Baklavalar arife sabahında açılmış, dolabın üzerinde ertesi günü bekliyor. El değirmeninde çekirdek kahveler çekilmiş, mutfaktan nefis bir kahve kokusu yayılıyor.
Aynı akşam ailenin ileri gelenleri toplanmış, son iftarlar yapılıyor. Çay demini almış, havada yaz akşamlarının uçuşan çiçek kokusu, gramofondan, Arife gününde, bayram ayında türküsü dinleniyor.

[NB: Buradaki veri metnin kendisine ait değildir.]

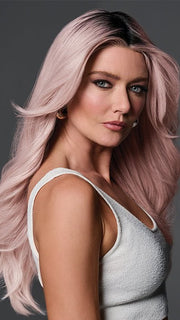 Model is wearing QUEUE THE HUE by RAQUEL WELCH in color PINK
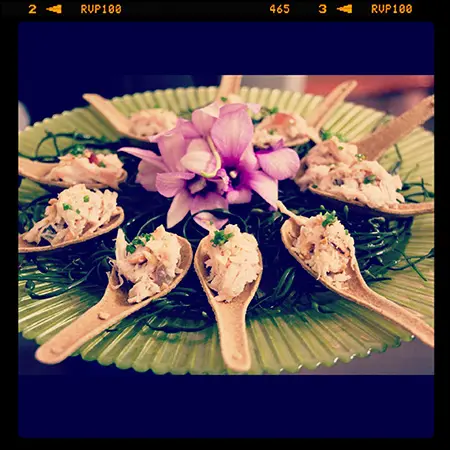 A plate of food with wooden spoons on it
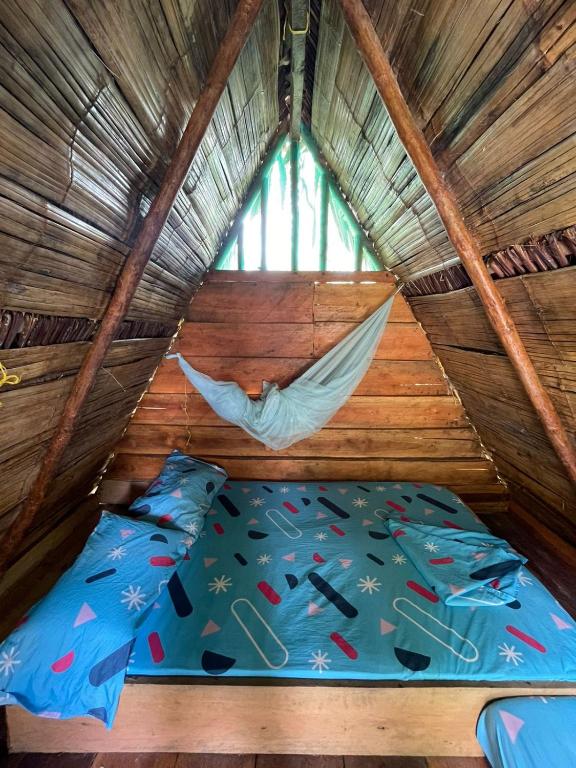 Postel nebo postele na pokoji v ubytování Wira Pora Hostal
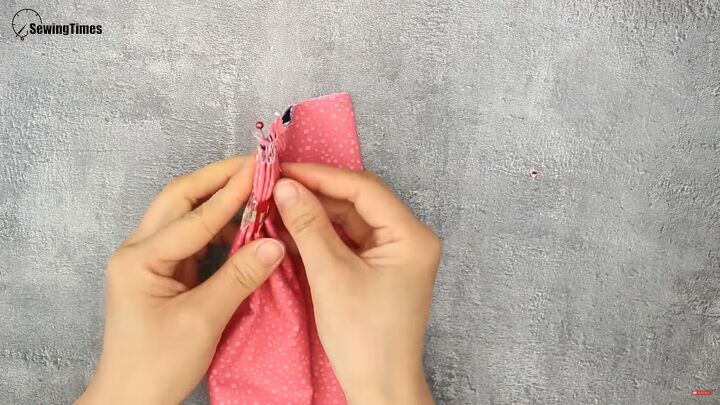 how to sew a cute diy cosmetic bag for carrying makeup, Clipping the layers to secure them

Sabah giyecekleri bayramlıkları düşünen çocukların gözleri mahmurlaşmış, salonun bir köşesindeki koltuk, en tatlı rüyalarının başlangıcı oluyor. Birlikte kaç bayram geçirileceğinden habersiz, hayaller kurulmuş, huzurlu bir uykuya dalınıyor.
Erkenden kalkılmış o sabahlarda gün, şükürle karşılanıyor. Ekmekler kızartılmış, en temiz kıyafetler giyinilmiş, namaza giden erkekler dönmüş, küçükler, büyüklerin ellerinden, büyükler, küçüklerin gözlerinden öpüyor.